Los ciclistas, así como tienen derecho a ser respetados y protegidos, también tienen la obligación de observar ciertas reglas que al final del día tienen por objeto facilitar su interacción en zonas de tráfico mixto y salvaguardar su integridad. Así pues, como ciclistas debemos:
• Tener en cuenta que las bicicletas, al ser consideradas vehículos, se rigen por las mismas reglas de tráfico que los vehículos automotores, esto es, debemos respetar todo tipo de señalamiento vial como los semáforos, los cruces peatonales, las indicaciones de alto y no utilizar el celular mientras viajamos, entre otras.
• Siempre deberemos viajar en sentido del tráfico sobre nuestra extrema derecha y por ningún motivo sobre banquetas y zonas peatonales.
• Es fundamental indicar con tiempo nuestros movimientos, a efecto de advertir a los automovilistas sobre nuestras intenciones, para lo cual las señales más utilizadas son las siguientes:
1. Giro a la izquierda: brazo horizontal apuntando a la izquierda.
2. Giro a la derecha: brazo horizontal apuntando a la derecha.
3. Alto: brazo estirado hacia abajo con la palma de la mano hacia atrás.

• Aunque no en todos los países es obligatorio, el uso de casco es en extremo deseable. Lo que ciertamente resulta obligatorio es portar vestimenta de colores visibles y bandas reflejantes, especialmente cuando se circula por la tarde y noche. La bicicleta se deberá equipar también con aditamentos que reflejen la luz y con lámpara fija si es de noche o bien lámpara intermitente de manera opcional durante el día.

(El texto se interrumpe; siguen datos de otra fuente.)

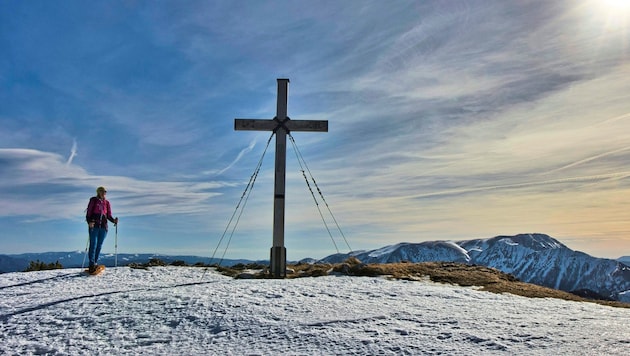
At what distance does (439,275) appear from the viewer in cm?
1508

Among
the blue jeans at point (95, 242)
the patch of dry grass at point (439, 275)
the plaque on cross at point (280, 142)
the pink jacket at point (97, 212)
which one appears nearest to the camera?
the patch of dry grass at point (439, 275)

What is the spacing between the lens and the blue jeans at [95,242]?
46.0 ft

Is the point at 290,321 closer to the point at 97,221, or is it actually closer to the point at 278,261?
the point at 278,261

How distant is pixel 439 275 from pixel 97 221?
1127cm

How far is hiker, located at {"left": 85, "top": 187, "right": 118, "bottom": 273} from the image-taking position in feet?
46.3

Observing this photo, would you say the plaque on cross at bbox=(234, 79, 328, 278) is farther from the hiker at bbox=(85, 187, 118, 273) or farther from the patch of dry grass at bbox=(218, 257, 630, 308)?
the hiker at bbox=(85, 187, 118, 273)

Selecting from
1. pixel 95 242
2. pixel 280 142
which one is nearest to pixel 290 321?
pixel 95 242

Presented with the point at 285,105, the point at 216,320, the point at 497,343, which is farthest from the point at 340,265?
the point at 497,343

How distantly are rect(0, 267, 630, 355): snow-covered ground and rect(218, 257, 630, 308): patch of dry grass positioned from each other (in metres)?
1.56

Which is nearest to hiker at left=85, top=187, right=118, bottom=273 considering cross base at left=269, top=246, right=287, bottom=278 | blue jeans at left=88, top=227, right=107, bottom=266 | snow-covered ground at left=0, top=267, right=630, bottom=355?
blue jeans at left=88, top=227, right=107, bottom=266

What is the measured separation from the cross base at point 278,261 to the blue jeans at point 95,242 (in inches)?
216

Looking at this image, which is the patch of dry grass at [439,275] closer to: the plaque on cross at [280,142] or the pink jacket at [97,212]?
the plaque on cross at [280,142]

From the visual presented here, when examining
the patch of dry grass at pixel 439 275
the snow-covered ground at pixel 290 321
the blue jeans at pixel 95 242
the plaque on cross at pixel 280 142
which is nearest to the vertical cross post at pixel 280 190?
the plaque on cross at pixel 280 142

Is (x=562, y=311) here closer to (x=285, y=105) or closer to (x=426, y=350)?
(x=426, y=350)
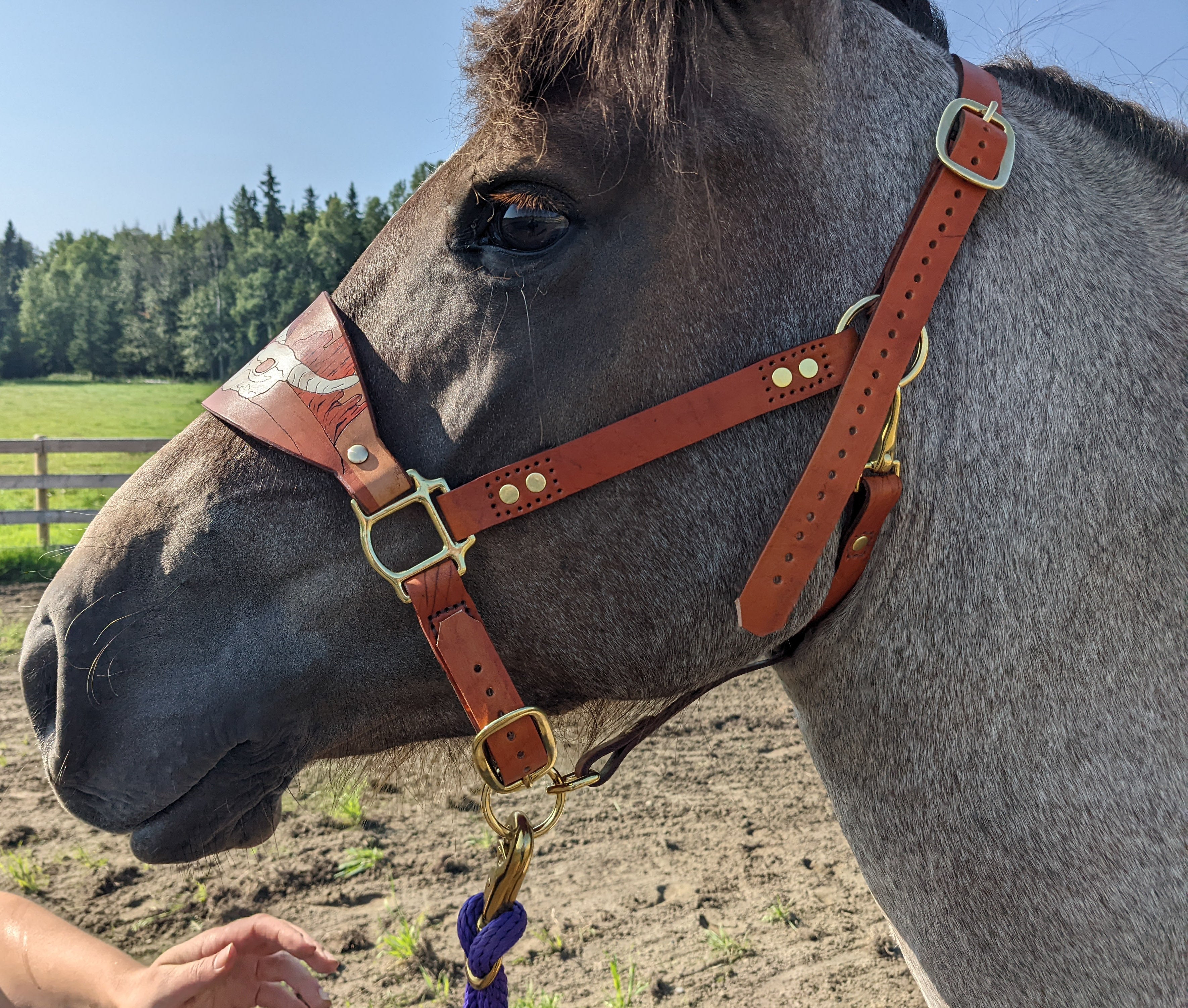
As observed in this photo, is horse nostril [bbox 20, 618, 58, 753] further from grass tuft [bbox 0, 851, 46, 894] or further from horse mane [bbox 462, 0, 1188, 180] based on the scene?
grass tuft [bbox 0, 851, 46, 894]

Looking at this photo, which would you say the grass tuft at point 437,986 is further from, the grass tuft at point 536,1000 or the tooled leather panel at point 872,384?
the tooled leather panel at point 872,384

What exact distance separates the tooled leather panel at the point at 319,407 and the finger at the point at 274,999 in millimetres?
1590

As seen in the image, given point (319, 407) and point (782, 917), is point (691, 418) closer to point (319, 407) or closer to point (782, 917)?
point (319, 407)

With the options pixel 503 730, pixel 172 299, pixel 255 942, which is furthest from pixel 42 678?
pixel 172 299

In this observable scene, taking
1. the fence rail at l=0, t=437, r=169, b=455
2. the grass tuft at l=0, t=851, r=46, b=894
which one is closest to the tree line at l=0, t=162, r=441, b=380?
the fence rail at l=0, t=437, r=169, b=455

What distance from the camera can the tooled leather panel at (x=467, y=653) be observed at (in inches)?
54.4

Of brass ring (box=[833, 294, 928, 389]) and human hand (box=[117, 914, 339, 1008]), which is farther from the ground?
brass ring (box=[833, 294, 928, 389])

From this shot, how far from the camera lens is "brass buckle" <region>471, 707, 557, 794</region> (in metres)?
1.39

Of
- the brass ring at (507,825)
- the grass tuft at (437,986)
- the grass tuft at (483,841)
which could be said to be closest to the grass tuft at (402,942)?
the grass tuft at (437,986)

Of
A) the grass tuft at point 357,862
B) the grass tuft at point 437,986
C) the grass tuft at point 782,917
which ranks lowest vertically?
the grass tuft at point 782,917

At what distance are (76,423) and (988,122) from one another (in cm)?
3529

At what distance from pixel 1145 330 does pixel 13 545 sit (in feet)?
46.0

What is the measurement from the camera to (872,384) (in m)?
1.30

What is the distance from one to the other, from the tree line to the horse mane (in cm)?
5465
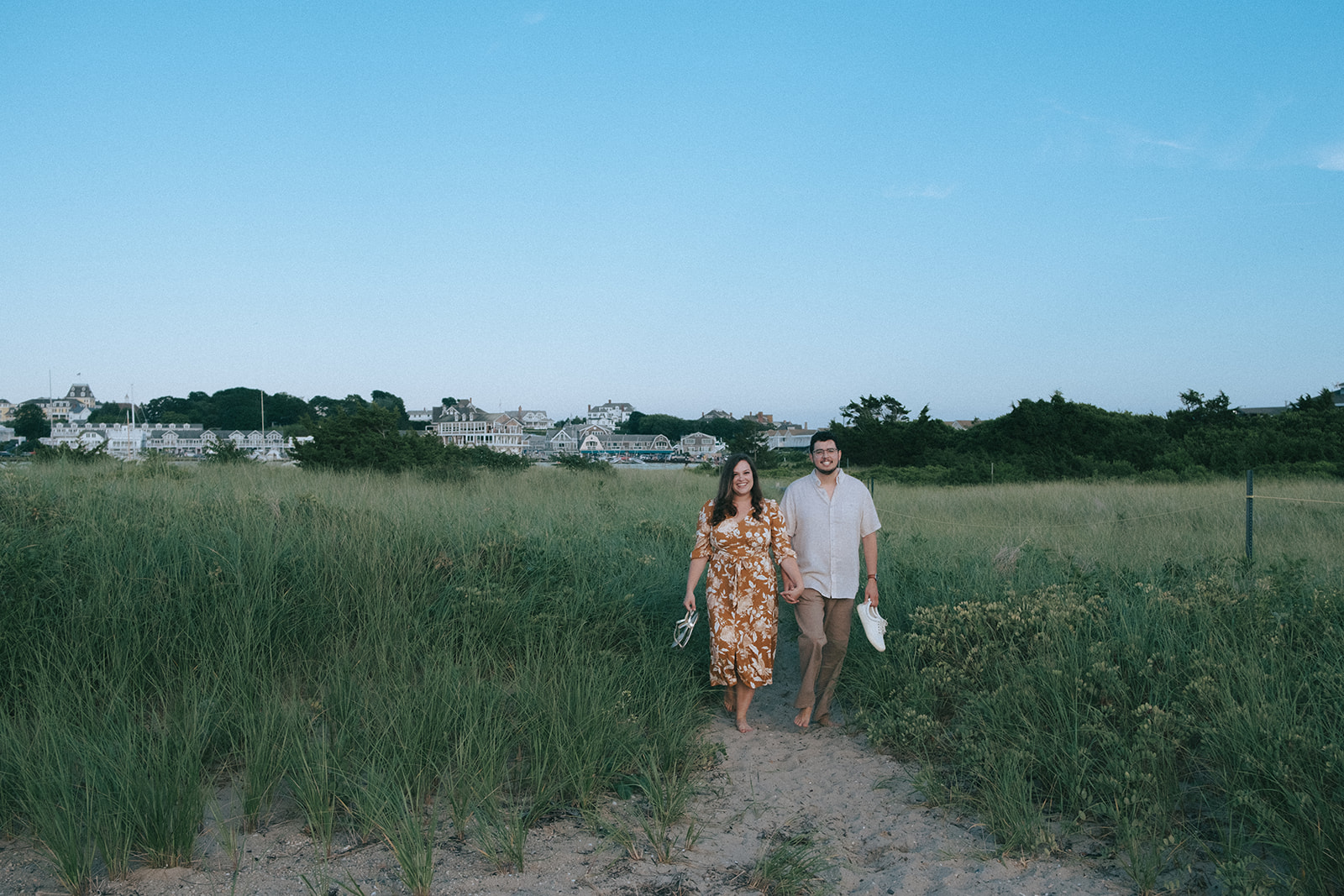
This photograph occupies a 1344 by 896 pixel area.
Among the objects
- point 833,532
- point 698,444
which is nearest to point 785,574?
point 833,532

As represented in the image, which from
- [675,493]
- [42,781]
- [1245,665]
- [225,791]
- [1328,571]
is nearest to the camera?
[42,781]

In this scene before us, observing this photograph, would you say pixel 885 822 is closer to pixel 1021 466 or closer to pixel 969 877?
pixel 969 877

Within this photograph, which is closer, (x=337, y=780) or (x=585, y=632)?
(x=337, y=780)

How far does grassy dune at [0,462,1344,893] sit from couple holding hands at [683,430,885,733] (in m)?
0.36

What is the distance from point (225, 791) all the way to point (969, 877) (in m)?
3.40

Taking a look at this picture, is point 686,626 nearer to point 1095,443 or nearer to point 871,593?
point 871,593

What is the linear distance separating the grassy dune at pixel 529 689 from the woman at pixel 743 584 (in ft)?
1.20

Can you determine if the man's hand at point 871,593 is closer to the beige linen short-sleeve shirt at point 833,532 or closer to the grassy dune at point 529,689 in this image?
the beige linen short-sleeve shirt at point 833,532

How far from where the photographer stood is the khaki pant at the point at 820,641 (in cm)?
503

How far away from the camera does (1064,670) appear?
436 cm

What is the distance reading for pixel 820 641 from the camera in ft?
16.4

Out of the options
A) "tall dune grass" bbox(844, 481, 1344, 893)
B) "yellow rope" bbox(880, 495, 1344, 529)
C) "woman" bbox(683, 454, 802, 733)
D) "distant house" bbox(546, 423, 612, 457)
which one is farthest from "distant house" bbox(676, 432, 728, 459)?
"woman" bbox(683, 454, 802, 733)

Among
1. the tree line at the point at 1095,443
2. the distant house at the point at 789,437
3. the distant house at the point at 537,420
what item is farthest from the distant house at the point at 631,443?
the tree line at the point at 1095,443

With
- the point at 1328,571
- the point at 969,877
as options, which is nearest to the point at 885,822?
the point at 969,877
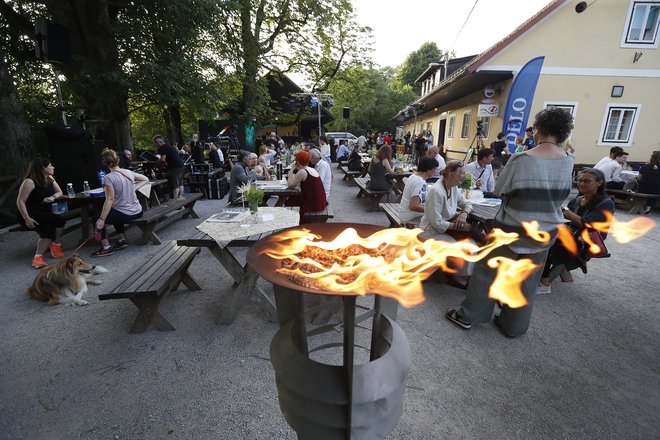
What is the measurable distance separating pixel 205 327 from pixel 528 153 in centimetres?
347

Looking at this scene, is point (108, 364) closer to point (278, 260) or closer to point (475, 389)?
point (278, 260)

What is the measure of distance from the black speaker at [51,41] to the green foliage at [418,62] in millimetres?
43154

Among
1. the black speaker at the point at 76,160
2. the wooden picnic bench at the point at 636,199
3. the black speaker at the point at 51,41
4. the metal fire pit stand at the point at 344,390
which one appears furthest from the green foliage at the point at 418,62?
the metal fire pit stand at the point at 344,390

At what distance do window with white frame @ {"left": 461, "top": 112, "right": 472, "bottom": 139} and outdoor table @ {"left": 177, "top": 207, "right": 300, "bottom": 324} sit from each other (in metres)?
13.7

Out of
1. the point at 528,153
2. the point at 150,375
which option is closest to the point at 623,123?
the point at 528,153

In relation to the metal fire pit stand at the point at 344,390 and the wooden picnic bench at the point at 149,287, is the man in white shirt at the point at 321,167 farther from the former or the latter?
the metal fire pit stand at the point at 344,390

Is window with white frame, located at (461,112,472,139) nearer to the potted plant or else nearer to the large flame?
the large flame

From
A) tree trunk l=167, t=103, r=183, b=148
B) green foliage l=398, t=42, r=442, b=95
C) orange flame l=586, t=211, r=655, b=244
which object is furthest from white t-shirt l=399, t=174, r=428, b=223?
green foliage l=398, t=42, r=442, b=95

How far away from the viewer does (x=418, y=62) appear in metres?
43.8

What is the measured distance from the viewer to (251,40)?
49.6ft

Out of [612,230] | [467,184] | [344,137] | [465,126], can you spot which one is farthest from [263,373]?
[344,137]

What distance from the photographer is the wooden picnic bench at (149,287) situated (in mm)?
2801

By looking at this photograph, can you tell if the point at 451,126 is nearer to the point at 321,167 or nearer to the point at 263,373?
the point at 321,167

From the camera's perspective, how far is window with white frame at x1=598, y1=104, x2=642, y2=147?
1109 cm
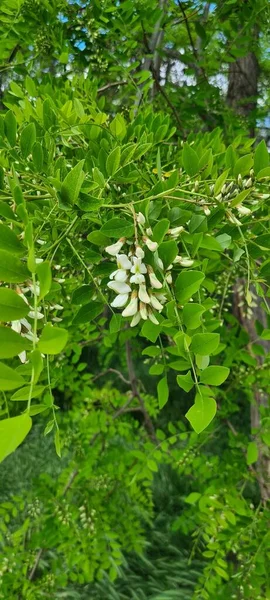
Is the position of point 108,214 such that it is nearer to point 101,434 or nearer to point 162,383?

• La circulación de bicicletas por autopistas está estrictamente prohibida, sólo es posible circular sobre carreteras siempre y cuando el conductor sea mayor de 14 años y lo haga sobre el acotamiento.
• No está permitido circular en columnas de más de dos, especialmente en aquellas zonas de tráfico intenso o donde exista poca visibilidad.
• Está estrictamente prohibido sujetarse de otro vehículo en movimiento.
Éstas son sólo algunos ejemplos de las reglas más recurrentes en los reglamentos de tránsito de los diversos países. Las normas existen para regular la convivencia entre las partes involucradas, recordemos que todos podemos ser ciclistas, conductores y peatones, y que el individualismo y la falta de respeto no pueden ser una constante si queremos que mejore la movilidad urbana en nuestras ciudades.